This presentation reports results from a qualitative research project examining the onboarding practices of three universities in a major metropolitan area with recently hired clinical adjunct nursing faculty. The study was designed to identify which onboarding practices clinical nursing adjunct faculty identified as beneficial and why they perceived these practices to be helpful.
Eight clinical nursing adjuncts with less than two years of employment in their current positions were recruited to participate. All taught medical-surgical clinical courses and four were novice nursing educators in their first teaching position. Each participant completed an online pre-interview survey using Klein and Polin’s Onboarding Activities Checklist of best and common onboarding practices. The checklist had been modified for nursing education, for example, substituting “dean or department chair” for “senior leaders.” Using the checklist results, a semi-structured interview protocol was created. Participants rated the perceived benefit of each onboarding practice using a Likert-type scale and then expanded on their responses. The interview results were compiled and analyzed within the Inform-Welcome-Guide structure in the Activities Checklist. In addition, an administrator with responsibilities for newly hired adjuncts from each of the three universities also completed a modified version of the Onboarding Activities Checklist, identifying the occurrence and perceived importance of each activity.

EXERCISE REQUIREMENTS:
Transcribe the full research summary on nursing adjunct onboarding word for word. The data that comes next plays no part in this work.

INFORMATION:
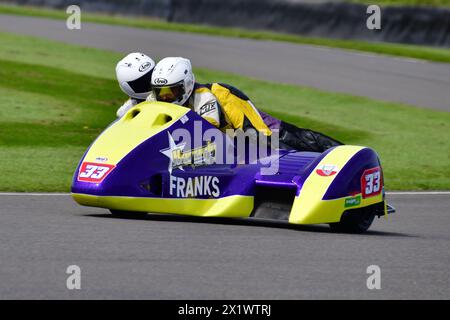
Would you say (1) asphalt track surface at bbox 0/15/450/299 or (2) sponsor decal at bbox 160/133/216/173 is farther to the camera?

---

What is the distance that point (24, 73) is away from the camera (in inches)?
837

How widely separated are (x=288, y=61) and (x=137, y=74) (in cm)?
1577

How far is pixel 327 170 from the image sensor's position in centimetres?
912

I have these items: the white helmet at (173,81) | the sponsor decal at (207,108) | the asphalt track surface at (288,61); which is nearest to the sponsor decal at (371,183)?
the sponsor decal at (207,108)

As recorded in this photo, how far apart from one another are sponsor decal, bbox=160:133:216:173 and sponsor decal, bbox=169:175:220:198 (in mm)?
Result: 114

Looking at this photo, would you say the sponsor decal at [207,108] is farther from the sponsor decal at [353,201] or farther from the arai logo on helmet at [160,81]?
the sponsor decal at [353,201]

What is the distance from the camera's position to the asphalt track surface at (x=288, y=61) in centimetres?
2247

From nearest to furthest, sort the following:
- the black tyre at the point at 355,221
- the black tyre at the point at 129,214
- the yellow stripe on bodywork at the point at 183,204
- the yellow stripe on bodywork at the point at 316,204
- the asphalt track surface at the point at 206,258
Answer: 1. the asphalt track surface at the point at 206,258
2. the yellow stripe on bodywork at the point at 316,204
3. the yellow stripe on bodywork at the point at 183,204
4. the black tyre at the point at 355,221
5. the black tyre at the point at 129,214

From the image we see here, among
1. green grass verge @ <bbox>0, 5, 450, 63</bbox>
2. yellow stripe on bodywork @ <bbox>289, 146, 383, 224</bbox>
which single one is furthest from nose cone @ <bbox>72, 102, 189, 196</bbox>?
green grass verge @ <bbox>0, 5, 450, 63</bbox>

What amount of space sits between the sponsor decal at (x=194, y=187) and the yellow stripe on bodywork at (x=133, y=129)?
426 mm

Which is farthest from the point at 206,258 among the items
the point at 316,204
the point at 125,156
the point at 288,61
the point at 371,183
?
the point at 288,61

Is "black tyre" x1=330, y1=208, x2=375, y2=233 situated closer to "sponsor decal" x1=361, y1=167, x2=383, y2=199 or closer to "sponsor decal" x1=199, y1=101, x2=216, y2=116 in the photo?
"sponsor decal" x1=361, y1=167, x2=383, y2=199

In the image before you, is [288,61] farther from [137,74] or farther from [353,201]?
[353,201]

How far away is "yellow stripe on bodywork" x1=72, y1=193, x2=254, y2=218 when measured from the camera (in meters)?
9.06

YOUR RESPONSE:
This presentation reports results from a qualitative research project examining the onboarding practices of three universities in a major metropolitan area with recently hired clinical adjunct nursing faculty. The study was designed to identify which onboarding practices clinical nursing adjunct faculty identified as beneficial and why they perceived these practices to be helpful.
Eight clinical nursing adjuncts with less than two years of employment in their current positions were recruited to participate. All taught medical-surgical clinical courses and four were novice nursing educators in their first teaching position. Each participant completed an online pre-interview survey using Klein and Polin’s Onboarding Activities Checklist of best and common onboarding practices. The checklist had been modified for nursing education, for example, substituting “dean or department chair” for “senior leaders.” Using the checklist results, a semi-structured interview protocol was created. Participants rated the perceived benefit of each onboarding practice using a Likert-type scale and then expanded on their responses. The interview results were compiled and analyzed within the Inform-Welcome-Guide structure in the Activities Checklist. In addition, an administrator with responsibilities for newly hired adjuncts from each of the three universities also completed a modified version of the Onboarding Activities Checklist, identifying the occurrence and perceived importance of each activity.